My Case for “The Artificial Silk Girl” – A Guest Post by John Lugo-Trebble

The Artificial Silk Girl

When you are part of a writers’ group, it’s only natural to discuss books. And so, a while ago, I mentioned German Literature Month on my writer’s forum and found out that one of the members. John Lugo-Trebble, had studied German literature and did research on Irmgard Keun (and other authors). While discussing, he said that he found she deserved to be more widely known, especially her masterpiece The Artificial Silk Girl Das kunstseidene Mädchen. I certainly agree with him, and so I asked him whether he felt like writing a guest post for German Literature Month. I’m very glad he said yes. John Lugo-Trebble is an American writer, living in the UK. Some of his short fiction is forthcoming on Jonathan the literary journal of Sibling Rivalry Press.

My Case for “The Artificial Silk Girl” – by: John Lugo-Trebble

Christopher Isherwood’s “Berlin Stories” was the inspiration for “Cabaret” which for an English speaking audience is often the image conjured up of Weimar Berlin. His Berlin is a decadent melting pot on the brink of implosion through the eyes of fun seeking expats. I don’t think you can argue that his observations are not important but for me, reading is like travelling and when I travel I always like to experience what locals would. This is why for me, one of the most important German texts capturing the era that should be read by English speakers is “Das kunstseidene Mädchen” (“The Artificial Silk Girl”) by Irmgard Keun.

Georg Grosz - Die Stadt

Irmgard Keun gives us not just a German insight but a female German insight to Weimar through the eyes of her protagonist Doris. Working in a theatre in Köln, young Doris craves the spotlight, like the women in the glossy magazines that are like her Bible. She wants glamour, she wants wealth. She doesn’t want to be like her parents, on the breadline. She especially fears becoming her mother and having to support a man, in a loveless marriage. Doris becomes enamoured with a fur coat at the theatre and decides to steal it. In her fur coat, she can dream of the life she so covets. She can pretend to be that wealthy young girl who deserves the finery in life. She can epitomise glamour when wrapped in the soft fur. Now a fugitive because of this coat, she runs to Berlin wherein her vain attempt in pursuing glamour she weaves through the city’s underworld of prostitutes, pimps, communists and even becoming a mistress herself.
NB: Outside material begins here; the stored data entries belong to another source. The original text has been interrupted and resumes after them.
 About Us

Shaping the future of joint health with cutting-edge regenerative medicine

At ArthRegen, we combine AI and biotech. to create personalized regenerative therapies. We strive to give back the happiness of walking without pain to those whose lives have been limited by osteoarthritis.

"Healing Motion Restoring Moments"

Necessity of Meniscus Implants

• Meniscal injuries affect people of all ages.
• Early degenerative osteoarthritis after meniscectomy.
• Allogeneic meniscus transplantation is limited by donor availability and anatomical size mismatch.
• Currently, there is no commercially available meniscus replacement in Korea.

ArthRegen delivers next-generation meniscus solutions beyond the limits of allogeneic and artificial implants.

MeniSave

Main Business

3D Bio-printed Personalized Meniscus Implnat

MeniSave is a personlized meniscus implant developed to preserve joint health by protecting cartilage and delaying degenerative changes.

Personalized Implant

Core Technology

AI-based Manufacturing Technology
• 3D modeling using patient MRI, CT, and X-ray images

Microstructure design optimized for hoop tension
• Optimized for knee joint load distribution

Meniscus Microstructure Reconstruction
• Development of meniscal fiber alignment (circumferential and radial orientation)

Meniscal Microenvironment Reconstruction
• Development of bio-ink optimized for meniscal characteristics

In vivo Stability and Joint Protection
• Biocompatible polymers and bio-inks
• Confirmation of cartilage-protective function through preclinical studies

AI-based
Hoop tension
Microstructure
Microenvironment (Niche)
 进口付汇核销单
Her dreams quickly spiral out of control as she chases money, stability and ultimately love amidst the backdrop of Berlin’s economic and political turmoil; putting us in mind of one of Grosz’s paintings come alive.

On the one hand, Doris is a mirror of the limitations of the New Woman, a woman who was to be liberated from the shackles of Imperial Germany by the promise of the Social Democratic Weimar Constitution. The reality is the limitations of that liberation that came with the economic upheaval left by the Treaty of Versailles. There is though something in Doris’ tale that resonates still today and that is the pursuit of glamour, a desire for celebrity.

I was reminded only recently of “The Artificial Silk Girl” when I was watching “The Bling Ring.” For those of you who haven’t seen it, the film is loosely based on a crime spree in Los Angeles perpetrated by a group of celebrity admiring, glamour seeking teenagers who literally break into the houses of their style icons to steal their possessions. They are driven by this desire and need to be famous, to lead an untouchable existence of celebrity. I couldn’t help but think of Doris. The difference though is that Doris has a moral centre which comes forward as she sits on a bench at Bahnhof Zoo, no longer the girl start struck in pursuit of wealth, she is a woman aware of the world around her, her own limitations, and indeed her own desires. Will she head out of Berlin or stay? We don’t know, but what we do know is that the fur coat is long gone now.

Irmgard Keun is one of the few German women writers of her day who have been translated into English and I truly believe one of the finest writers of the Twentieth Century, full stop. She presents us with a protagonist who has the naiveté of youth and the observational skills of a woman of her day. You will fall in love with her vulnerability, laugh at her silliness and want to shake her till she grows up but also respect her path because she tries, even when there is no hope presenting itself. With Keun, there is a voice beyond Alfred Döblin and Hans Fallada’s portrayals of women which leave much open to debate. There is more than Sally Bowles.


Thanks so much, John, for this interesting post. I hope those who haven’t done so yet, will soon pick up The Artificial Silk Girl, or one of Keun’s other great novels.